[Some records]
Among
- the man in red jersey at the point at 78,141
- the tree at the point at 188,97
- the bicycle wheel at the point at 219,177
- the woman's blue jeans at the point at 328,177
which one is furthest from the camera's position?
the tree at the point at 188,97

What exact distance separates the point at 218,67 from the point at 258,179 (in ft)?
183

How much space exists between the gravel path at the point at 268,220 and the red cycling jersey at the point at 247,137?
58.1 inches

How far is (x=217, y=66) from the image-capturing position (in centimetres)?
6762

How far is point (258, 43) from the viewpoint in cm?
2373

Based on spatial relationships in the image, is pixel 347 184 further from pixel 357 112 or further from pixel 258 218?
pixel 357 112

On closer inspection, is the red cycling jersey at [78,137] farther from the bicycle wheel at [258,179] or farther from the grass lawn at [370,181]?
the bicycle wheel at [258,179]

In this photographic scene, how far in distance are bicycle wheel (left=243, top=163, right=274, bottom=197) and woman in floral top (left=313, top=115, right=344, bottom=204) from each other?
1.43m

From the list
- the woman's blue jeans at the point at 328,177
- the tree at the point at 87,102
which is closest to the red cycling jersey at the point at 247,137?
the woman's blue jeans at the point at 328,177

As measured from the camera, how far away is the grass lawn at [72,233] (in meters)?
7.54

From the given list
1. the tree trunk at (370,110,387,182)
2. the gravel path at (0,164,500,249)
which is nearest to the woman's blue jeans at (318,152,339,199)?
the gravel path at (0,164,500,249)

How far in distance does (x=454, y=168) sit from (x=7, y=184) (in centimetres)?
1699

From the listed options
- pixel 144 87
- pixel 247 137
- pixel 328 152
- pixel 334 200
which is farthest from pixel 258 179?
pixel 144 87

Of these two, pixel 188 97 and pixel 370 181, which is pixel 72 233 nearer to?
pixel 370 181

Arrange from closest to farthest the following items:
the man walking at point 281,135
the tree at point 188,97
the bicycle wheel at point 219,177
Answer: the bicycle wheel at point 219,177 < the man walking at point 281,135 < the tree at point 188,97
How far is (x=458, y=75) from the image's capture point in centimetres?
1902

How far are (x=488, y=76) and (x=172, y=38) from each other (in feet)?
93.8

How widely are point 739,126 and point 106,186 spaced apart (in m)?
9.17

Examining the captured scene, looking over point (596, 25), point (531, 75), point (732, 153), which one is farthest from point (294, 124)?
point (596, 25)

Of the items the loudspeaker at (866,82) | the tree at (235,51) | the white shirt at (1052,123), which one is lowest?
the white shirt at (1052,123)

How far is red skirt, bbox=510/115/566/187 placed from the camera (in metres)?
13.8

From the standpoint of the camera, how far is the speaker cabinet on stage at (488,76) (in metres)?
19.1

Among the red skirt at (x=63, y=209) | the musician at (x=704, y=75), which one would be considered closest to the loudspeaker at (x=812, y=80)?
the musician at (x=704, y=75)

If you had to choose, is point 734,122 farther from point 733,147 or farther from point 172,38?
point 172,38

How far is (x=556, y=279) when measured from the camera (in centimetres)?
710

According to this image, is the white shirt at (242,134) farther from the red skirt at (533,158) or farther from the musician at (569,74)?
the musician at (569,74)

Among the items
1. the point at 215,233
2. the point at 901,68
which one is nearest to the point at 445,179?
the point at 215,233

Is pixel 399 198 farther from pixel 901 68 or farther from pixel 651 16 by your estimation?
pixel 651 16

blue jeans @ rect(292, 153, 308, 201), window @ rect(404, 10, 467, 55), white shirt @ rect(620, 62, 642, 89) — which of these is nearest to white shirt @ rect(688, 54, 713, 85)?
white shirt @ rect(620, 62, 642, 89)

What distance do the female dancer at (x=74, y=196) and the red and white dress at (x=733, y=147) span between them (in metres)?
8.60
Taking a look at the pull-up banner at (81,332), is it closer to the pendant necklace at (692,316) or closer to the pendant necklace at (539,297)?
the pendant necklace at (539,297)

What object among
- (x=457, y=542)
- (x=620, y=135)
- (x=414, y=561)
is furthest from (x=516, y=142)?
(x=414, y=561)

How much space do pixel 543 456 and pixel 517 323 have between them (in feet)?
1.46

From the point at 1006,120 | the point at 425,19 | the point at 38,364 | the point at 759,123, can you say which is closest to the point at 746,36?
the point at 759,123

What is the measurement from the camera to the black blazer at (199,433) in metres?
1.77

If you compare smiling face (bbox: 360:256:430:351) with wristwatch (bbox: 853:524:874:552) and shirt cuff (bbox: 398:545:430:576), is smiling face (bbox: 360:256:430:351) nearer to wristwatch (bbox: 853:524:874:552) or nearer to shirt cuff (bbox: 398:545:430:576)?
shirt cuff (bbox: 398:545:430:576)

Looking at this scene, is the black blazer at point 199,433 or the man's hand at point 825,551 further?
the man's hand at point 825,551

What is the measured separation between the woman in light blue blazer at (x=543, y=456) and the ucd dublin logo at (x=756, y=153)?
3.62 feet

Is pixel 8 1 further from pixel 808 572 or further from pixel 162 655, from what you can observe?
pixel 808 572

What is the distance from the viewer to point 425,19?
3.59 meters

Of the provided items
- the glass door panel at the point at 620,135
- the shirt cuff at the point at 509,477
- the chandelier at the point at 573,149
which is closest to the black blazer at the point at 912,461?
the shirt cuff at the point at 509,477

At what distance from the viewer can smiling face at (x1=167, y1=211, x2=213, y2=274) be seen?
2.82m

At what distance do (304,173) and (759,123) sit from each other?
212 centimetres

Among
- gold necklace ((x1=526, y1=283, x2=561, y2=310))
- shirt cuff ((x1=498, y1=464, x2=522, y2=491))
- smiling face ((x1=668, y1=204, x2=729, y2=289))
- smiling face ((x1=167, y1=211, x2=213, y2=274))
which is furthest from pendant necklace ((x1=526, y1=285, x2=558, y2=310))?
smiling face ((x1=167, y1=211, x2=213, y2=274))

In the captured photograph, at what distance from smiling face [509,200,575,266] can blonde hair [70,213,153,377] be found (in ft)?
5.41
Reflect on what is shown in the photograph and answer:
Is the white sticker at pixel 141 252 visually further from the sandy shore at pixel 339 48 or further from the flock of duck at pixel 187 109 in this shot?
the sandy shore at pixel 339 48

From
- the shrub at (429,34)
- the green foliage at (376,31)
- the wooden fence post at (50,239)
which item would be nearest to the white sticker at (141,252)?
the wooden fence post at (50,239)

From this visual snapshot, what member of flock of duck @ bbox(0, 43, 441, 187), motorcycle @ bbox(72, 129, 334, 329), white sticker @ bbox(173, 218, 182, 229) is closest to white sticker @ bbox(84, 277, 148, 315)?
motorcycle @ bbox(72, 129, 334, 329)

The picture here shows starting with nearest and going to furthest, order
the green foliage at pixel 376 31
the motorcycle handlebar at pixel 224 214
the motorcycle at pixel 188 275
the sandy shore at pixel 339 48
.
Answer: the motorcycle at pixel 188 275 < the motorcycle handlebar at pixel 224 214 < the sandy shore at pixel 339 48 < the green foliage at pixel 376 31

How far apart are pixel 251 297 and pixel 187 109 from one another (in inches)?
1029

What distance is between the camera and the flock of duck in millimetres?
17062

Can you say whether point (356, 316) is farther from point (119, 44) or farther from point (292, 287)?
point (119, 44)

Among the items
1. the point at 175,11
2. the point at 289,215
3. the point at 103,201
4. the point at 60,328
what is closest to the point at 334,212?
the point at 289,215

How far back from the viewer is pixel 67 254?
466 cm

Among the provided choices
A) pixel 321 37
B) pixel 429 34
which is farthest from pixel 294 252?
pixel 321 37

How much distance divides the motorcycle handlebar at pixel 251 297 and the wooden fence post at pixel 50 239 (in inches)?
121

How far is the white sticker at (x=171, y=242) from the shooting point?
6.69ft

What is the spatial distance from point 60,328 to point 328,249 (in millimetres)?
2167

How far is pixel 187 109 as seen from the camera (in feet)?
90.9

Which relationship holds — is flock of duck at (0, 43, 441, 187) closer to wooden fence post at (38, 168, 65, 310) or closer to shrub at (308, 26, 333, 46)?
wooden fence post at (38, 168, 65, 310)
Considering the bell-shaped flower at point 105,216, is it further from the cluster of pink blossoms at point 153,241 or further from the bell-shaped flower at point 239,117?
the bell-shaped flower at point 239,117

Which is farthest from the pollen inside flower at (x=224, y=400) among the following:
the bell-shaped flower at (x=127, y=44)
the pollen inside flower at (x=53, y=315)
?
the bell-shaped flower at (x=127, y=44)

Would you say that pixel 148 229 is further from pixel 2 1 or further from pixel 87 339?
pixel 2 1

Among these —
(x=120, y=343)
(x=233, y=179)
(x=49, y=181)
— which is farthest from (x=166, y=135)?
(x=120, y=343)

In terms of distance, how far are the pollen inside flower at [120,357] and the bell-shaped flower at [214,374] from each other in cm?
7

STATED PROBLEM
Give again the lines from the line holding "Which is farthest from the" through the close of the listing, both included, exactly as written and with nothing else.

EXERCISE RESULT
Which is farthest from the pollen inside flower at (x=224, y=400) among the following:
the bell-shaped flower at (x=127, y=44)
the pollen inside flower at (x=53, y=315)
?
the bell-shaped flower at (x=127, y=44)

Would you say that pixel 148 229 is further from pixel 2 1 or further from pixel 87 339?
pixel 2 1

Among these —
(x=120, y=343)
(x=233, y=179)
(x=49, y=181)
— which is farthest from (x=166, y=135)?
(x=120, y=343)

In terms of distance, how far are the pollen inside flower at [120,357] and the bell-shaped flower at [214,374] from each other in cm?
7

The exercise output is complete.